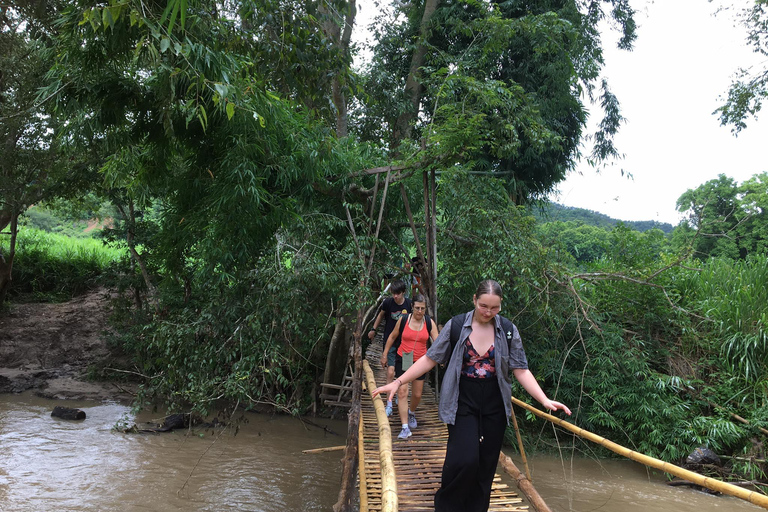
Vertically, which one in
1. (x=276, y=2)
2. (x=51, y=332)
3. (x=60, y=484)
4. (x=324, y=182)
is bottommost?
(x=60, y=484)

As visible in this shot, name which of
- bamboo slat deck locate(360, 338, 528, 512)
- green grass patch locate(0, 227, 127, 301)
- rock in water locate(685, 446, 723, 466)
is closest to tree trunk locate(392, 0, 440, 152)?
bamboo slat deck locate(360, 338, 528, 512)

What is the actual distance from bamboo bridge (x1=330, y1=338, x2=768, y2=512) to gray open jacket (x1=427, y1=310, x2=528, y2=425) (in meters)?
0.31

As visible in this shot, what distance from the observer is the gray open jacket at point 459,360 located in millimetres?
2416

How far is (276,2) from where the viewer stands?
4.34 metres

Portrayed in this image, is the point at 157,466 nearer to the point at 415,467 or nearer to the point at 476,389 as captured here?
the point at 415,467

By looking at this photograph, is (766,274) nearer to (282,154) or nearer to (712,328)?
(712,328)

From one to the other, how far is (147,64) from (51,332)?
390 inches

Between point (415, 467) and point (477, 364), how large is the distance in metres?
1.80

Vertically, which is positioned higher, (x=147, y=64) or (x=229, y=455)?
(x=147, y=64)

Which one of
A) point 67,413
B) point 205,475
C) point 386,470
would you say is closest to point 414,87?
point 205,475

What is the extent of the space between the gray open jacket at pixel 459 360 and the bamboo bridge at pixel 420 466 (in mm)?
311

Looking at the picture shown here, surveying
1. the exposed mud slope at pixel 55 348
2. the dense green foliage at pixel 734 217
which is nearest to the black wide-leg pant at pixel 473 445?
the exposed mud slope at pixel 55 348

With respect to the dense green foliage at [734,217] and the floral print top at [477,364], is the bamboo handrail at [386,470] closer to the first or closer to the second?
the floral print top at [477,364]

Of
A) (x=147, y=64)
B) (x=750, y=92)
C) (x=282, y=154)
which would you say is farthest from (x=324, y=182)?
(x=750, y=92)
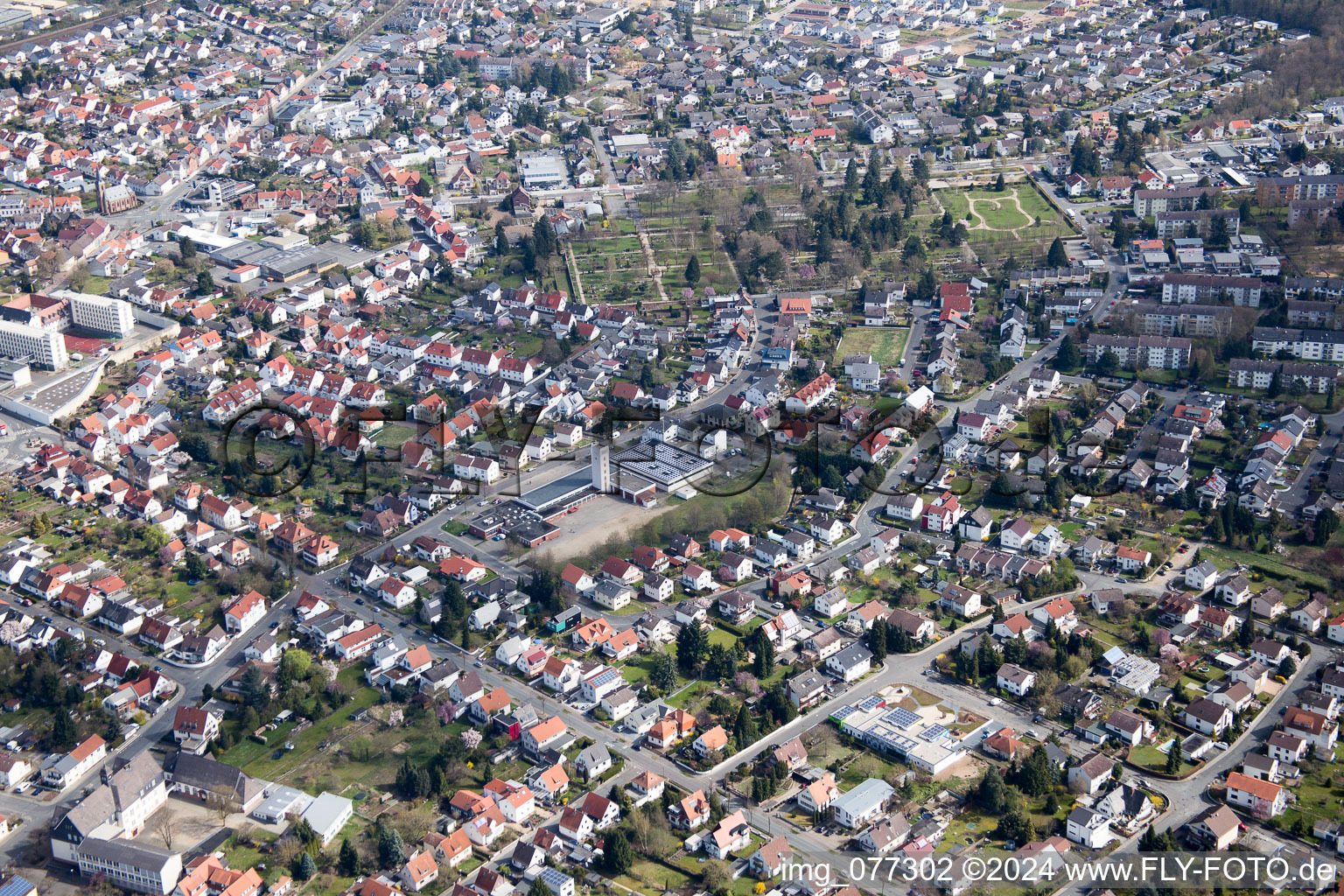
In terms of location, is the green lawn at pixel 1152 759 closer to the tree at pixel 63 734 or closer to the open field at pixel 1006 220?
the tree at pixel 63 734

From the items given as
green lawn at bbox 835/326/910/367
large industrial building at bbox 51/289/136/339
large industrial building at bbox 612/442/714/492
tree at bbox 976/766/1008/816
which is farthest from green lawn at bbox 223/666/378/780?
large industrial building at bbox 51/289/136/339

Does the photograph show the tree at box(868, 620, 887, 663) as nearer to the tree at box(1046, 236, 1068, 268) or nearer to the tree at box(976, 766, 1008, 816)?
the tree at box(976, 766, 1008, 816)

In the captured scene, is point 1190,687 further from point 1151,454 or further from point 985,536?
point 1151,454

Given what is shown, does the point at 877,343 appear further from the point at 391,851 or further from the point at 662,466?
the point at 391,851

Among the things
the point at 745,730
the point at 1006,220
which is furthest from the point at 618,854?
the point at 1006,220

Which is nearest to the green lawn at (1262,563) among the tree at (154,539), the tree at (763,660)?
A: the tree at (763,660)

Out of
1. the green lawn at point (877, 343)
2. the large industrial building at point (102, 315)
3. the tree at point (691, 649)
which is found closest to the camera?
the tree at point (691, 649)
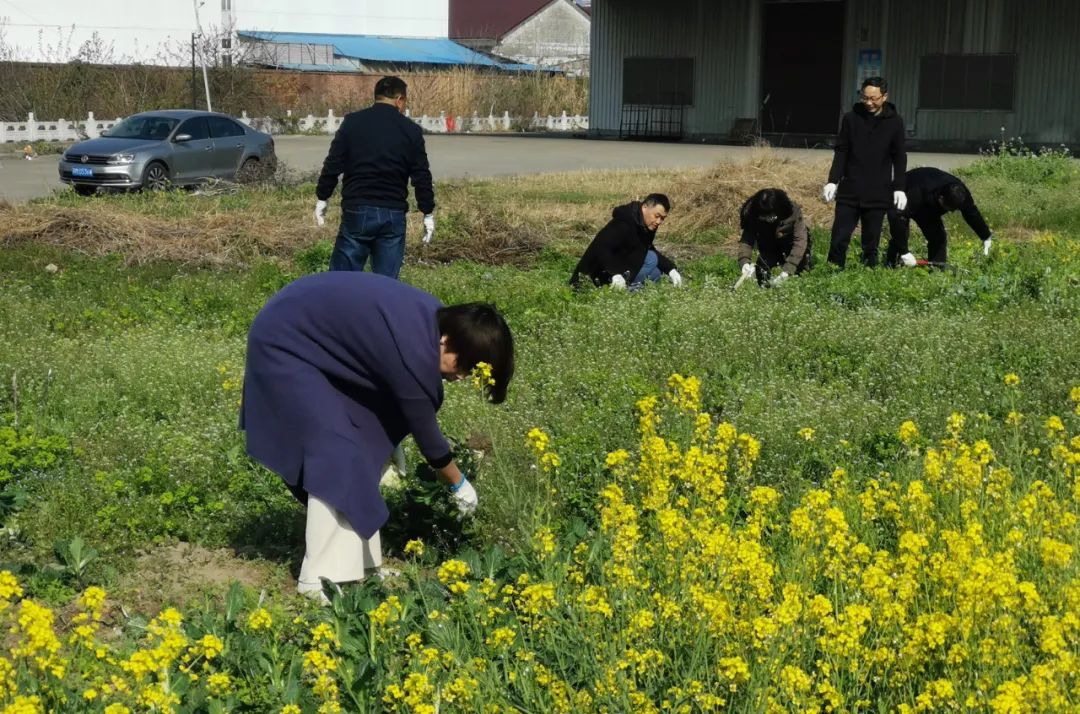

=====

| Your task |
Locate each line in the data above that contains the word "lawn", treating uppercase and lowercase letters as distinct, and copy every such line in full.

| Written reply |
In terms of location, is the green lawn at pixel 1152 759 closer to the tree at pixel 63 734 or closer to the open field at pixel 1006 220?
green lawn at bbox 835/326/910/367
which is farthest from green lawn at bbox 223/666/378/780?
Which is nearest to the green lawn at (1262,563) among the tree at (154,539), the tree at (763,660)?
1. the green lawn at point (877, 343)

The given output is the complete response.